Christopher Furlong/Getty Images

Dubai represents another of the great (tragic) ironies of the global sand trade. This booming desert outpost surrounded by endless seas of sand dunes must import most of its construction sand from Australia. That's because desert sand is too smooth and fine. The rough, angular sand required to make concrete can only be found in or near the water, or in ancient seabed deposits underground.

Of course Dubai isn't alone in its hunger for concrete. According to a 2014 U.N. report on global urbanization, 54 percent of the world's population now lives in urban areas, including 28 megacities — sprawling urban areas with more than 10 million people. The global sand trade generates $70 billion a year to mine, dredge, extract and ship enough raw material to meet the explosive demand for urban housing.

How long, though, until we run out of sand? It takes 20,000 years for the natural process of sand formation, says Delestrac. Ocean sand begins its journey high in the mountains, where erosive forces slowly break rocks into smaller and smaller pieces that are eventually carried by streams and rivers into the sea. The ocean floor contains a surprisingly thin layer of sand. Most large deposits are found on beaches.
========================================================================
**Your objective:** Reproduce word for word the stretch of the sand-trade passage from "Of course Dubai" through "found on beaches.".

**Entries supplied:**
========================================================================
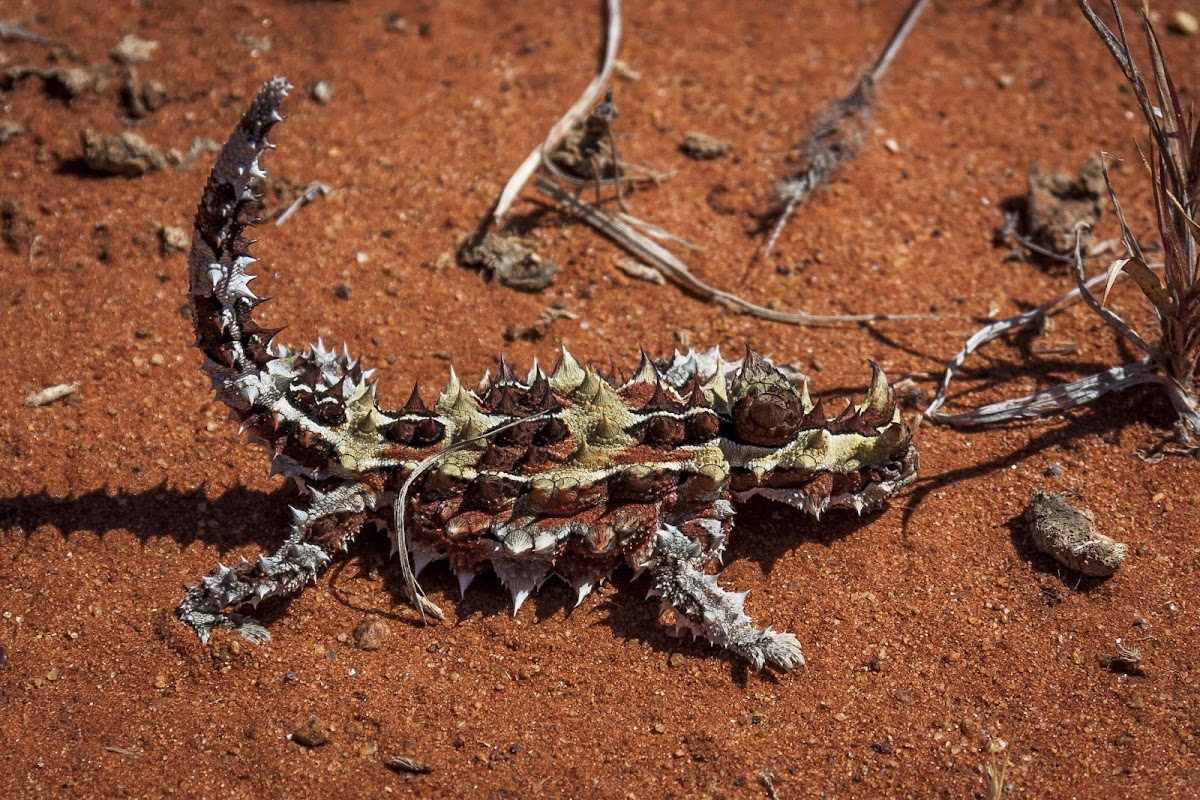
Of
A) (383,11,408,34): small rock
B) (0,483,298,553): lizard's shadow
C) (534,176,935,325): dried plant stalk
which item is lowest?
(0,483,298,553): lizard's shadow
========================================================================
**Written answer:**
Of course Dubai isn't alone in its hunger for concrete. According to a 2014 U.N. report on global urbanization, 54 percent of the world's population now lives in urban areas, including 28 megacities — sprawling urban areas with more than 10 million people. The global sand trade generates $70 billion a year to mine, dredge, extract and ship enough raw material to meet the explosive demand for urban housing.

How long, though, until we run out of sand? It takes 20,000 years for the natural process of sand formation, says Delestrac. Ocean sand begins its journey high in the mountains, where erosive forces slowly break rocks into smaller and smaller pieces that are eventually carried by streams and rivers into the sea. The ocean floor contains a surprisingly thin layer of sand. Most large deposits are found on beaches.